Eighty-four years after Weston accepted a woman's body in the guise of lines, forms, and volumes, the New York Times helped its readers accept their newly impoverished economic situations by running an article about another artist -- one who made buying and selling into an art form existing purely on its own terms. His was an art of pure circulation, as Brancusi's was an art of pure geometry. The artist's name was Charles Ponzi, his art form was what is now known as the Ponzi scheme, and we are to read the article about him (Ralph Blumenthal, "Uncovered Manuscript Sheds Light on the First Ponzi," New York Times 5 May 2009: A19+) with the help of another photograph.





The caption to this image in the online version at http://nytimes.com reads, "When Ponzi's scheme started to unravel, investors tried to get their money back. This was the crowd outside his firm, at 27 School Street [Boston], on July 30, 1920." Without the educational guidance of those words, however, what we primarily see with our naked eyes is an eddying, two-part composition made of men's hats. Almost all of these are the flat straw hats called boaters which were standard summer wear for middle-class American men as of 1920. Looking closely for deviations from the standard, I spot only a few felt hats, a few military or police caps, a few of the flat caps worn by men of the working class, and one Panama. This, then, is a street scene portraying a society in which men regulate their looks by a norm. Only the words printed below the scene can tell us, now, that these men are out on the street because they have just learned that the norm was nothing but a work of art.

But near the lower right corner of this crowd of men enacting Charles Ponzi's performance there is an exception to the norm. It is this exception, in fact, which helps us understand the norm to be a norm.

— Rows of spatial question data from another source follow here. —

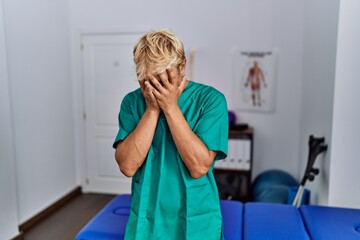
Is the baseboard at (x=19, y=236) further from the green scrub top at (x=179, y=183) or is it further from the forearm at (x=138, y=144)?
the forearm at (x=138, y=144)

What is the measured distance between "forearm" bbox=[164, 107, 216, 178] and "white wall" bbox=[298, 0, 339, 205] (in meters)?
1.49

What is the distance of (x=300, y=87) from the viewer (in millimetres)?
3316

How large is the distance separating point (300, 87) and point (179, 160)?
2752 mm

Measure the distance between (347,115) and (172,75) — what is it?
5.26ft

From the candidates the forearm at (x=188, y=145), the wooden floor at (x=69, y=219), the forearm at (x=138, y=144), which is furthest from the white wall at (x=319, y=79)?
the wooden floor at (x=69, y=219)

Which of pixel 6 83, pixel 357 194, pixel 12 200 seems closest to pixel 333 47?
pixel 357 194

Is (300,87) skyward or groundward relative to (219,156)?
skyward

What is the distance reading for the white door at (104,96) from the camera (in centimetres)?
352

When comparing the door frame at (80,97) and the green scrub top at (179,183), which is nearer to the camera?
the green scrub top at (179,183)

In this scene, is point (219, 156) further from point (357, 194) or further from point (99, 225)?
point (357, 194)

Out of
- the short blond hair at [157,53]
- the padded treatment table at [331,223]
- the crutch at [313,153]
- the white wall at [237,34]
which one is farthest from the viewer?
the white wall at [237,34]

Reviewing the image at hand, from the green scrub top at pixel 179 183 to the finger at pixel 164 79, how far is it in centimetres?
14

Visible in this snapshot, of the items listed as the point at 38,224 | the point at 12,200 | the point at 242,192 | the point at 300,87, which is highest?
the point at 300,87

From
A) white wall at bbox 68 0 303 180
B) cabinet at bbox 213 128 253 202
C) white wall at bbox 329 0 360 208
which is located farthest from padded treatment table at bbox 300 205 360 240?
white wall at bbox 68 0 303 180
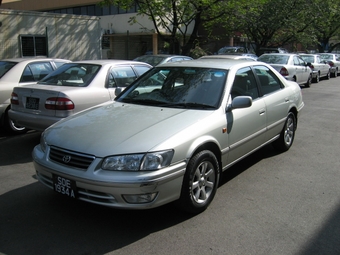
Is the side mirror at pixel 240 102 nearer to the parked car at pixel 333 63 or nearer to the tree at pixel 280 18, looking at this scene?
the tree at pixel 280 18

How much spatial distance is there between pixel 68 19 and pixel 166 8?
13.7 feet

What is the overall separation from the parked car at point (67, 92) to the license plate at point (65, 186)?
→ 232 centimetres

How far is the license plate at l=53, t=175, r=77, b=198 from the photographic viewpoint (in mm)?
3525

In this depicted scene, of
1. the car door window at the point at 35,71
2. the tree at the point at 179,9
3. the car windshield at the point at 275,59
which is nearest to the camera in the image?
the car door window at the point at 35,71

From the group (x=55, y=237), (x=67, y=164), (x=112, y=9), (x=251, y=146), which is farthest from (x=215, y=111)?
(x=112, y=9)

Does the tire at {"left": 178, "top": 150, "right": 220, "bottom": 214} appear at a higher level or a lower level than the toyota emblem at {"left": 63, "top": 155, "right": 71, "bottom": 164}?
lower

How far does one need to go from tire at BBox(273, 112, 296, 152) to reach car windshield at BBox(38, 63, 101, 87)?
3.51 meters

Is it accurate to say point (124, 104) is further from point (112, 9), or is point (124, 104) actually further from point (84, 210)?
point (112, 9)

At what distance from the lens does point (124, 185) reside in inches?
130

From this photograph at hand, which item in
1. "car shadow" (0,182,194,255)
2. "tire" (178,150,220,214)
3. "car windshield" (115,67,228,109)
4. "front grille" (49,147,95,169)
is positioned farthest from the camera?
"car windshield" (115,67,228,109)

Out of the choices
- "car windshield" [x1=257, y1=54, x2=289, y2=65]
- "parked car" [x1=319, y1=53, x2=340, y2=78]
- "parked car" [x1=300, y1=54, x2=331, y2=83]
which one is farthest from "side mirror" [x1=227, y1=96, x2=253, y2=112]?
"parked car" [x1=319, y1=53, x2=340, y2=78]

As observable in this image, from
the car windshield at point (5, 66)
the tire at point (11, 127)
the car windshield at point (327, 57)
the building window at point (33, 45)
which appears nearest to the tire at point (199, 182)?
the tire at point (11, 127)

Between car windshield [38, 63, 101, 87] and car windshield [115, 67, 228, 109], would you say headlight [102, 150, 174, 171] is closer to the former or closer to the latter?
car windshield [115, 67, 228, 109]

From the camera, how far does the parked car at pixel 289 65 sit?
13998 mm
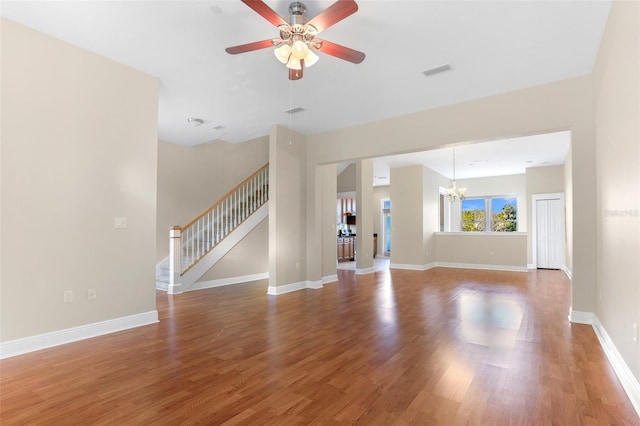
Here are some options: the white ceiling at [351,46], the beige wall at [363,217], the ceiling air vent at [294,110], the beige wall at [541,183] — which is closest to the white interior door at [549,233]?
the beige wall at [541,183]

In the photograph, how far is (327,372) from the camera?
257 centimetres

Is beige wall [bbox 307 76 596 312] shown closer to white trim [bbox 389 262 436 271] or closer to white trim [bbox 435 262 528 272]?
white trim [bbox 389 262 436 271]

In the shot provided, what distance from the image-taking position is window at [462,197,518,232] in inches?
467

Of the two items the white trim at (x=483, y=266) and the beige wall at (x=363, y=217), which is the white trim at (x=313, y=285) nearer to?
the beige wall at (x=363, y=217)

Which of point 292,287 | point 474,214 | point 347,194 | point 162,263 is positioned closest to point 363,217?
point 292,287

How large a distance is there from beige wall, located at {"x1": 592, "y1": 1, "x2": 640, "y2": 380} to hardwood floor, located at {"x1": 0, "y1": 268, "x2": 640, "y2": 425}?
491 mm

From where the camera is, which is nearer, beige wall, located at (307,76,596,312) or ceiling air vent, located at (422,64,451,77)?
ceiling air vent, located at (422,64,451,77)

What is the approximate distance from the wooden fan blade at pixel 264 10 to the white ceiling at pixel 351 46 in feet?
1.13

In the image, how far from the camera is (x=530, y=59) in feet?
11.6

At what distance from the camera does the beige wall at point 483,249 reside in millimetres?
8891

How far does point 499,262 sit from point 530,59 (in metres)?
6.96

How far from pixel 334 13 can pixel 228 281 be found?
18.5 feet

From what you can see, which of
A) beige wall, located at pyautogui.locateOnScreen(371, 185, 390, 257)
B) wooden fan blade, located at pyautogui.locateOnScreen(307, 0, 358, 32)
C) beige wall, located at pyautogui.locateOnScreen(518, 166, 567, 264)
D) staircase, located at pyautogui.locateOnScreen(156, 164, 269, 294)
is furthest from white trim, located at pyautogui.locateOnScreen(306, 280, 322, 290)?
beige wall, located at pyautogui.locateOnScreen(371, 185, 390, 257)

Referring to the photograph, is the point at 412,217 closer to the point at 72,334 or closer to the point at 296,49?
the point at 296,49
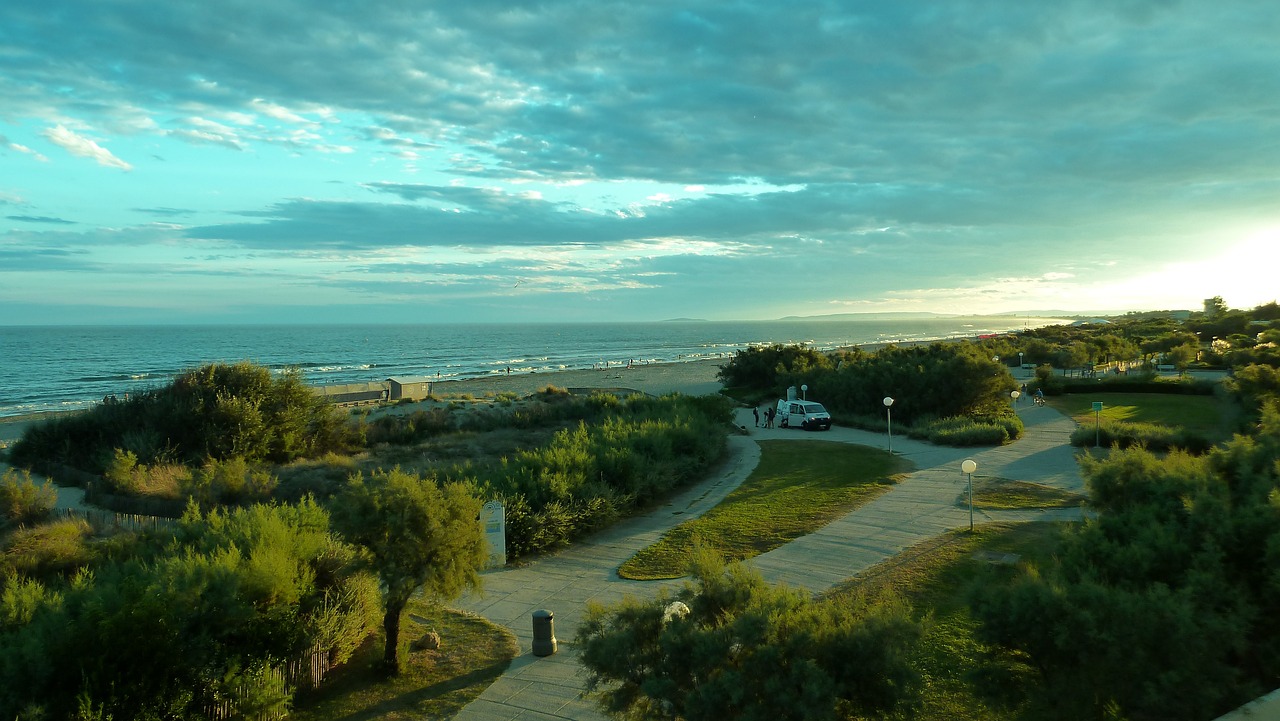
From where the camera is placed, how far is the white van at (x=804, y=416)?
3095 cm

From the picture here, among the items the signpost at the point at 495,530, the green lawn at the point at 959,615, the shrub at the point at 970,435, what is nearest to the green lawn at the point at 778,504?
the signpost at the point at 495,530

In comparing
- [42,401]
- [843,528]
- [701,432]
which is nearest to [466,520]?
[843,528]

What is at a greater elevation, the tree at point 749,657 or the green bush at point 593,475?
the tree at point 749,657

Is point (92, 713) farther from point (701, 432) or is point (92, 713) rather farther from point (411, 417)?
point (411, 417)

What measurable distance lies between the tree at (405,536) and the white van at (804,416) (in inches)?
963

This exceptional aggregation of people appears to be a family group. Among all these men, its body language is feminine. Leading the group is an older woman, with a younger one behind her and two children to her left. Behind the younger woman walks a young man, and next to him is another figure who may be a third woman. The two young women, and only they, are looking toward their right, away from the crowd on the sidewalk where they stand. The head of the young woman who stands closer to us is inclined forward, as if she is listening for something being spoken. She is placed symmetrically in the middle of the composition: behind the older woman with the children, before the young man and the other young woman. Surrounded by the circumstantial data that we will look at in 2009 and call "history," she was, on July 30, 1920, what Weston would have called a living, palpitating body. Living and palpitating, listening for words coming toward her through the air, she had a name and what she would have called a biography. But we know her now only as an image. In that form -- "entirely impersonal, lacking in any human interest" -- she will now live forever.

Her immortality came to her through the labor of two artists: an anonymous photographer on a summer day in Boston, and -- prior to the photographer, and enabling his work -- Charles Ponzi, a choreographer whose material consisted of crowds of desperate men. That is their glory, and it is a glory entirely impersonal: the rigor of "the love that moves the sun and the other stars." Weston and Balanchine and the other great modernists have enabled us who dwell in their aftermath to see form in the act of rising free from the body. And -- thanks to the art of Charles Ponzi -- for a while it was possible to believe that the ballet of money was a way of making that act of transcendence available as a second chance to those who possess neither beauty nor a camera.